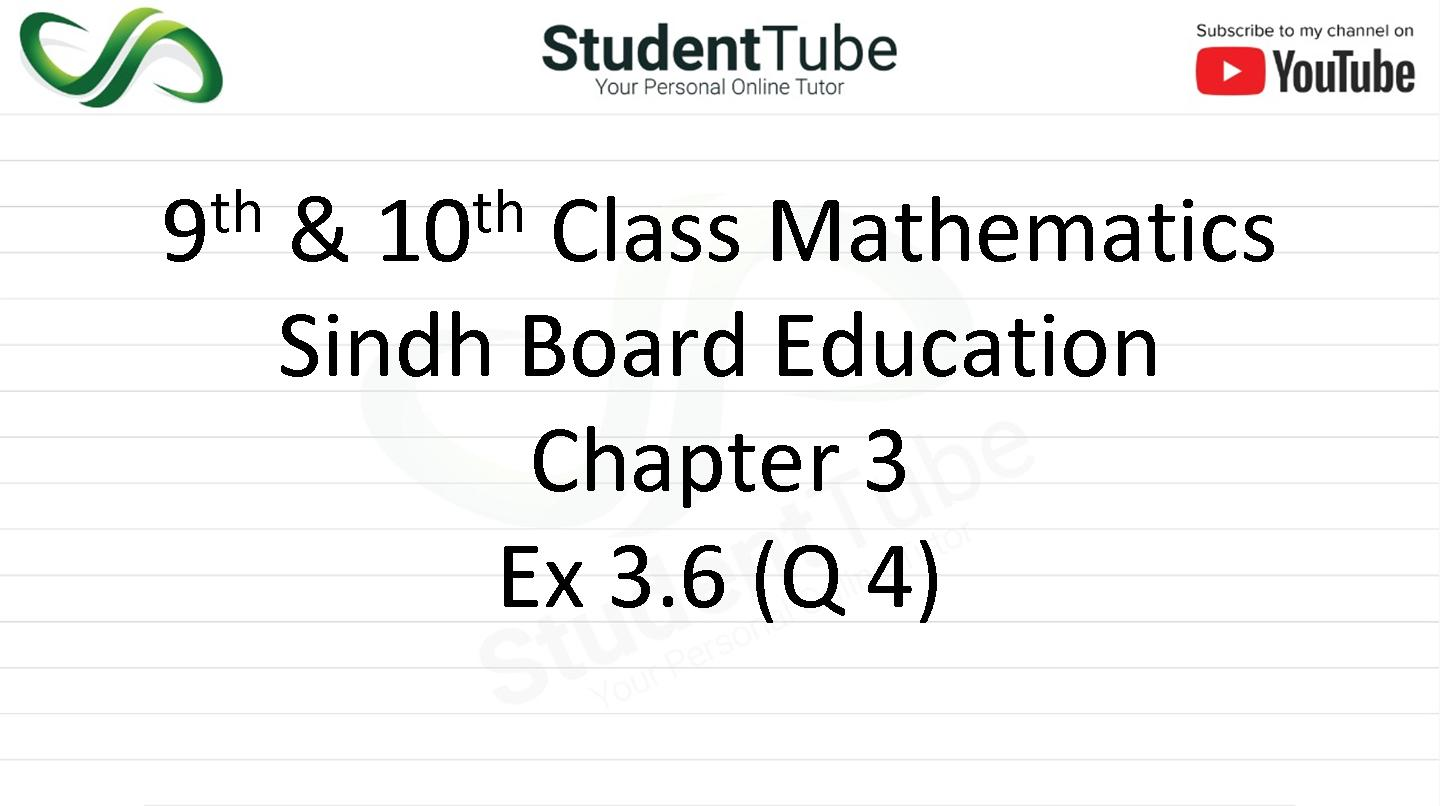 Chapter 3 - Exercise 3.6 Q 4 (9 & 10 Mathematics - Sindh Board) by Student Tube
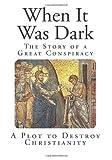 When It Was Dark, Guy Thorne, 1499127529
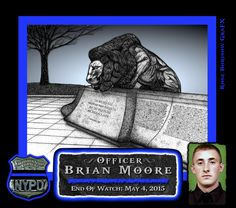 IN MEMORIAM: OFFICER BRIAN MOORE Officer Brian Moore succumbed to a gunshot wound sustained two days earlier when he attempted to question a suspicious person in Queens. Officer Moore and his partner were assigned to a plainclothes Anti-Crime Unit and on patrol in an unmarked car when they observed a male walking on a sidewalk and adjusting an object in his waistband. The officers pulled alongside the subject and asked him what he was carrying. The subject responded by pulling out a handgun and  Officer Down, Police Officer, Brian Moore, Support Law Enforcement, Houston Police, Fallen Heroes, Thin Blue Lines, Crime, The Unit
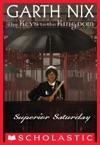 The Keys To The Kingdom 6 Superior Saturday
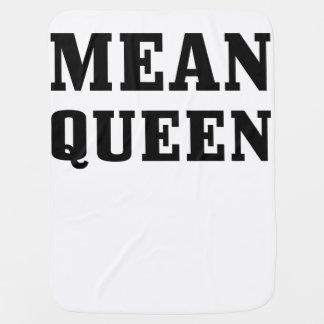Mean Queen Baby Blanket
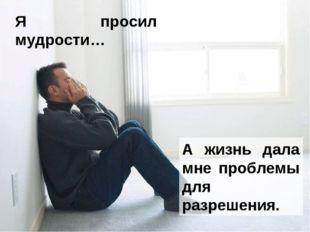 Я просил мудрости… А жизнь дала мне проблемы для разрешения.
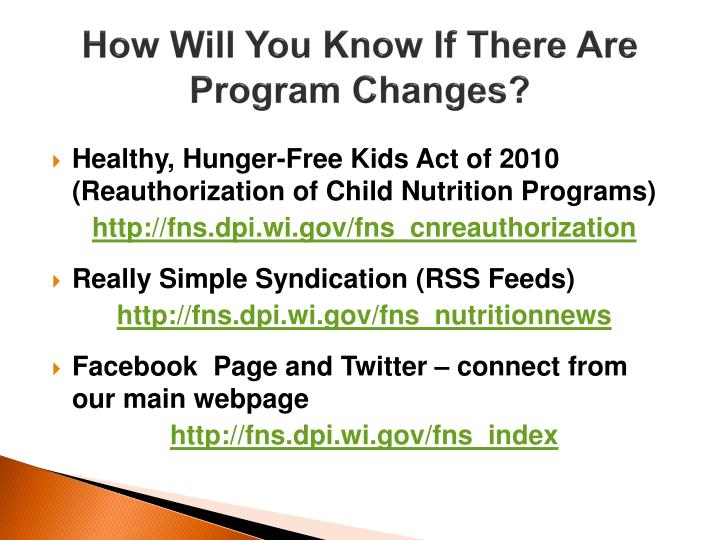 How Will You Know If There Are Program Changes?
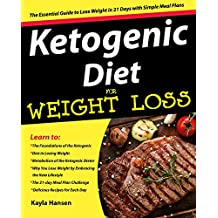 Ketogenic Diet for Weight Loss: The Essential Guide to Lose Weight in 21 Days with Simple Meal Plans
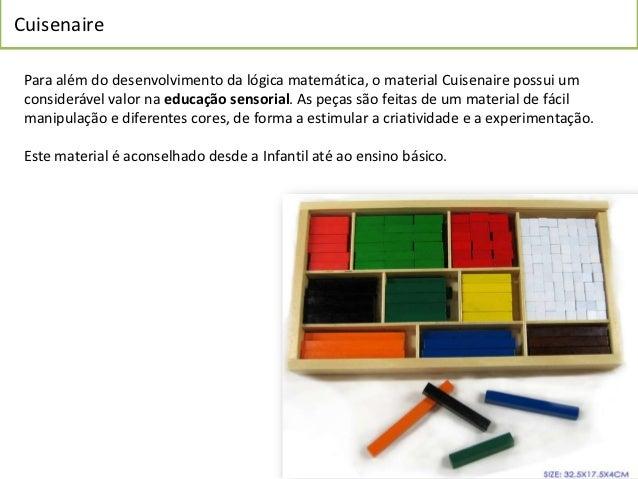 Cuisenaire Para além do desenvolvimento da lógica matemática, o material Cuisenaire possui um considerável valor na educaç...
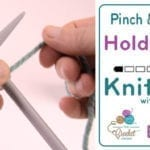 Let's Knit: How to Hold Yarn - Pinch & Throw + Tutorial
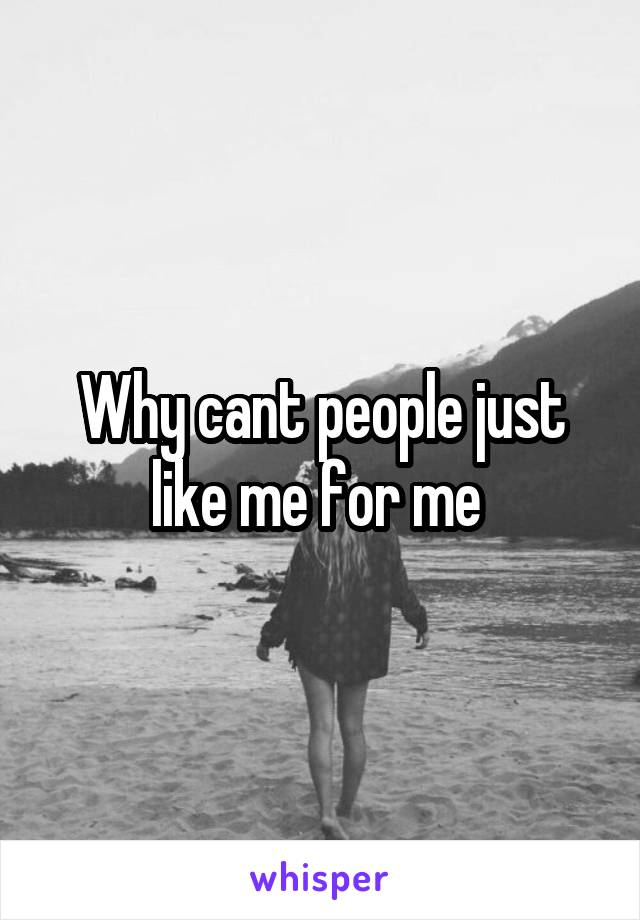 Why cant people just like me for me
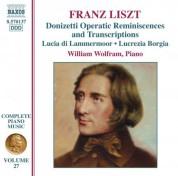 William Wolfram: Liszt: Donizetti Opera Transcriptions - CD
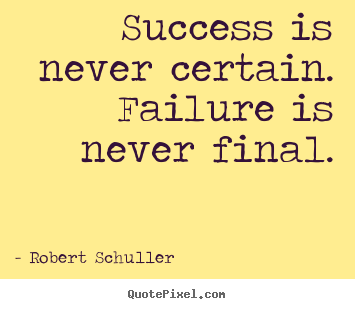 Inspirational quotes - Success is never certain. failure is never final.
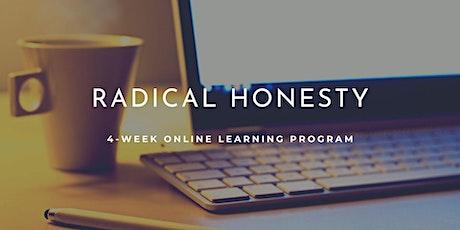 Online Radical Honesty 4-week Learning Program tickets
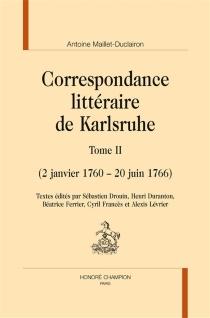 La correspondance littéraire de Karlsruhe - AntoineMaillet-Duclairon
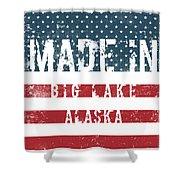 Made In Big Lake, Alaska Shower Curtain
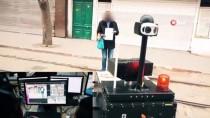 ROBOT - Robotlar devreye girdi! Sokağa çıkmayın...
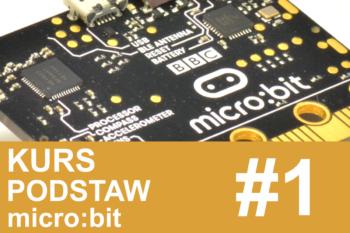 Kurs micro:bit – #1 – środowisko i pierwsze programy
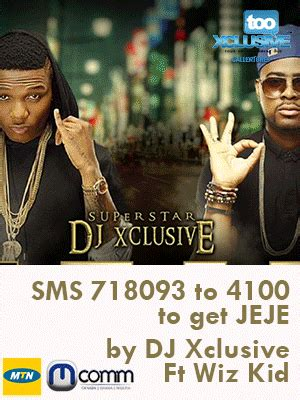 download mp3 dj xclusive belle download mp3 dj xclusive jeje ft wizkid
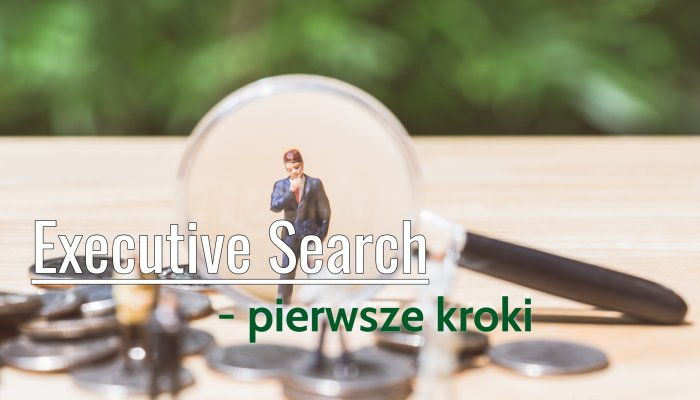 Executive Search — pierwsze kroki
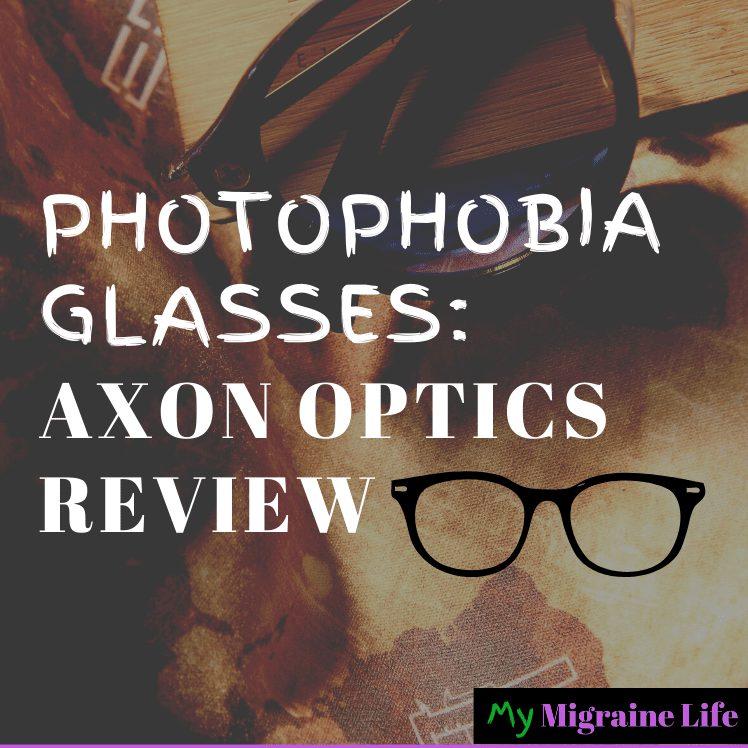 Photophobia Glasses: Axon Optics Review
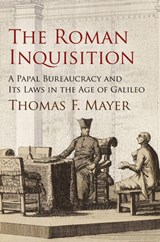 The Roman Inquisition | Thomas F. Mayer |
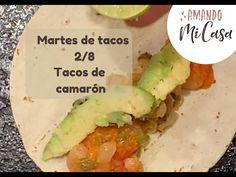 Tacos de camarón / Martes de Tacos / Amando mi Casa - YouTube Mexican, Ethnic Recipes, Youtube, Food, Home, Taco Tuesday, Recipe Videos, Ethnic Food, Essen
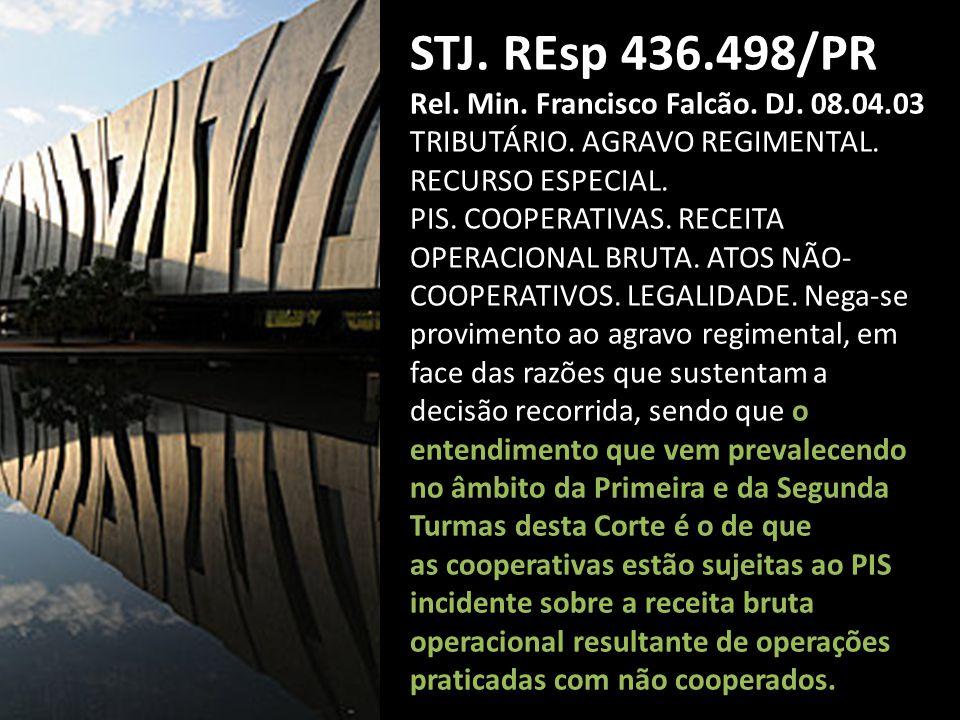 STJ.REsp 436.498/PR Rel. Min. Francisco Falcão. DJ.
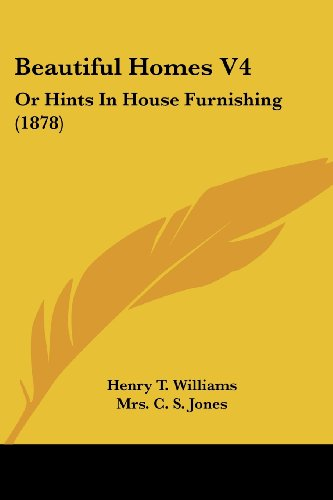 Beautiful Homes V4: Or Hints in House Furnishing (1878)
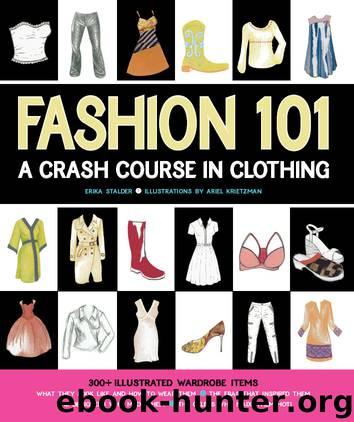Fashion 101 by Erika Stalder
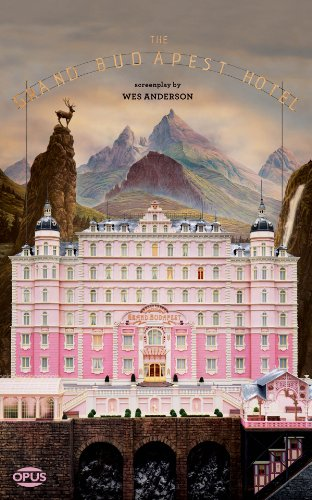 9781623160517: The Grand Budapest Hotel: The Illustrated Screenplay (Opus Screenplay)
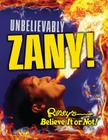 Ripley's Believe It or Not: Unbelievably Zany Cover Image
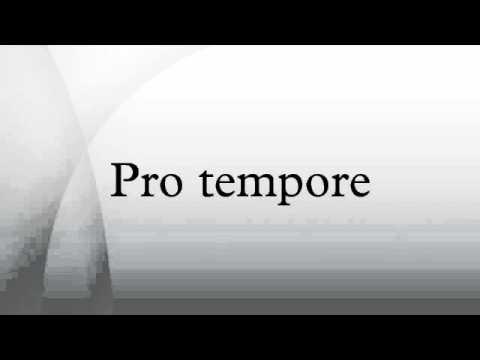 Pro tempore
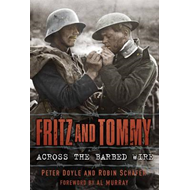 Fritz and Tommy: Across the Barbed Wire (BOK)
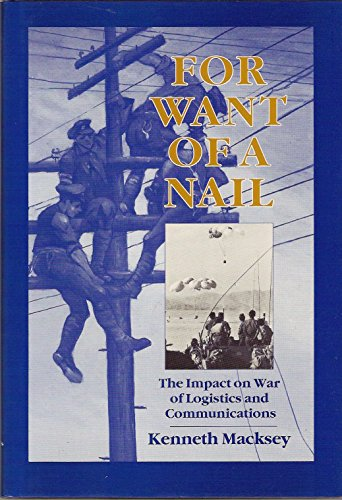 9780080362687: For Want of a Nail: Impact on War of Logistics and Communications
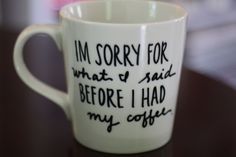 i'm sorry for what i said before i had my coffee by AvenueBlue #coffeetime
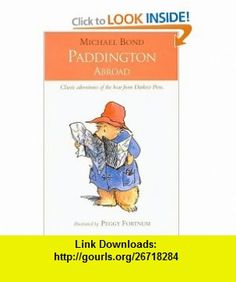 Paddington Abroad (9780006753452) Michael Bond , ISBN-10: 0006753450  , ISBN-13: 978-0006753452 ,  , tutorials , pdf , ebook , torrent , downloads , rapidshare , filesonic , hotfile , megaupload , fileserve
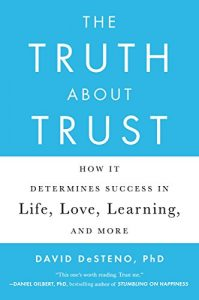 Baixar The Truth About Trust: How It Determines Success in Life, Love, Learning, and More pdf, epub, eBook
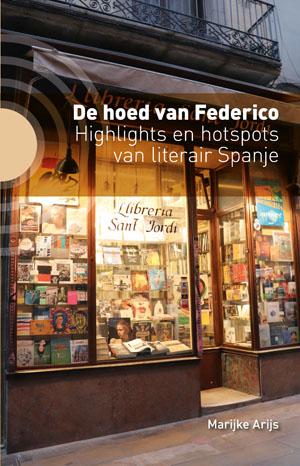 De hoed van Federico | Marijke Arijs 9789492190529 Marijke Arijs Kleine Uil   Historische reisgidsen, Landeninformatie Spanje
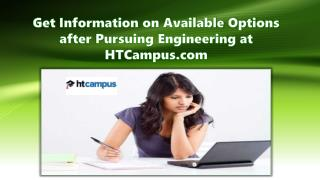 Get Information on Available Options after Pursuing Engineering at HTCampus.com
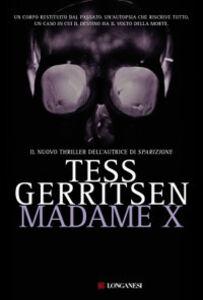 Libro Madame X Tess Gerritsen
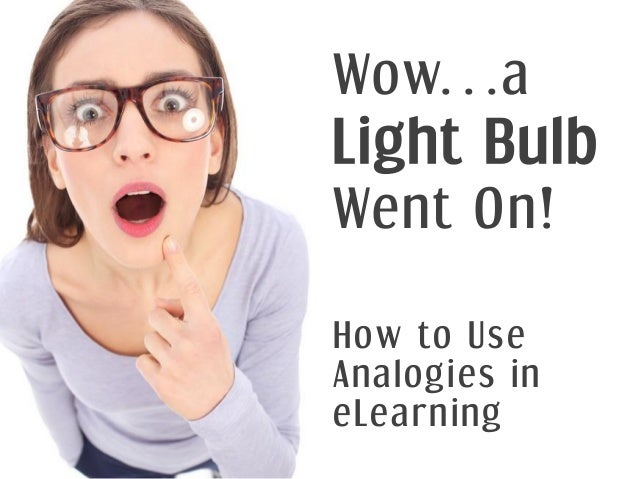 Wow…aLight BulbWent On!How to UseAnalogies ineLearning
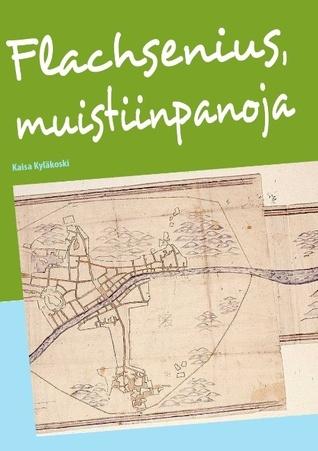 Flachsenius, muistiinpanoja Kaisa Kyläkoski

=-=-=-=-=

_WORK ITEM_: Print all entries exactly. The images do not belong in the copy.

_WRITTEN SOLUTION_:
 Chapter 3 - Exercise 3.6 Q 4 (9 & 10 Mathematics - Sindh Board) by Student Tube
 When It Was Dark, Guy Thorne, 1499127529
 IN MEMORIAM: OFFICER BRIAN MOORE Officer Brian Moore succumbed to a gunshot wound sustained two days earlier when he attempted to question a suspicious person in Queens. Officer Moore and his partner were assigned to a plainclothes Anti-Crime Unit and on patrol in an unmarked car when they observed a male walking on a sidewalk and adjusting an object in his waistband. The officers pulled alongside the subject and asked him what he was carrying. The subject responded by pulling out a handgun and  Officer Down, Police Officer, Brian Moore, Support Law Enforcement, Houston Police, Fallen Heroes, Thin Blue Lines, Crime, The Unit
 The Keys To The Kingdom 6 Superior Saturday
Mean Queen Baby Blanket
 Я просил мудрости… А жизнь дала мне проблемы для разрешения.
 How Will You Know If There Are Program Changes?
 Ketogenic Diet for Weight Loss: The Essential Guide to Lose Weight in 21 Days with Simple Meal Plans
 Cuisenaire Para além do desenvolvimento da lógica matemática, o material Cuisenaire possui um considerável valor na educaç...
 Let's Knit: How to Hold Yarn - Pinch & Throw + Tutorial
 Why cant people just like me for me
 William Wolfram: Liszt: Donizetti Opera Transcriptions - CD
 Inspirational quotes - Success is never certain. failure is never final.
 Online Radical Honesty 4-week Learning Program tickets
 La correspondance littéraire de Karlsruhe - AntoineMaillet-Duclairon
 Made In Big Lake, Alaska Shower Curtain
 ROBOT - Robotlar devreye girdi! Sokağa çıkmayın...
 Kurs micro:bit – #1 – środowisko i pierwsze programy
 download mp3 dj xclusive belle download mp3 dj xclusive jeje ft wizkid
 Executive Search — pierwsze kroki
 Photophobia Glasses: Axon Optics Review
 The Roman Inquisition | Thomas F. Mayer |
 Tacos de camarón / Martes de Tacos / Amando mi Casa - YouTube Mexican, Ethnic Recipes, Youtube, Food, Home, Taco Tuesday, Recipe Videos, Ethnic Food, Essen
 STJ.REsp 436.498/PR Rel. Min. Francisco Falcão. DJ.
 Beautiful Homes V4: Or Hints in House Furnishing (1878)
Fashion 101 by Erika Stalder
 9781623160517: The Grand Budapest Hotel: The Illustrated Screenplay (Opus Screenplay)
 Ripley's Believe It or Not: Unbelievably Zany Cover Image
 Pro tempore
 Fritz and Tommy: Across the Barbed Wire (BOK)
 9780080362687: For Want of a Nail: Impact on War of Logistics and Communications
 i'm sorry for what i said before i had my coffee by AvenueBlue #coffeetime
 Paddington Abroad (9780006753452) Michael Bond , ISBN-10: 0006753450  , ISBN-13: 978-0006753452 ,  , tutorials , pdf , ebook , torrent , downloads , rapidshare , filesonic , hotfile , megaupload , fileserve
 Baixar The Truth About Trust: How It Determines Success in Life, Love, Learning, and More pdf, epub, eBook
 De hoed van Federico | Marijke Arijs 9789492190529 Marijke Arijs Kleine Uil   Historische reisgidsen, Landeninformatie Spanje
 Get Information on Available Options after Pursuing Engineering at HTCampus.com
 Libro Madame X Tess Gerritsen
 Wow…aLight BulbWent On!How to UseAnalogies ineLearning
 Flachsenius, muistiinpanoja Kaisa Kyläkoski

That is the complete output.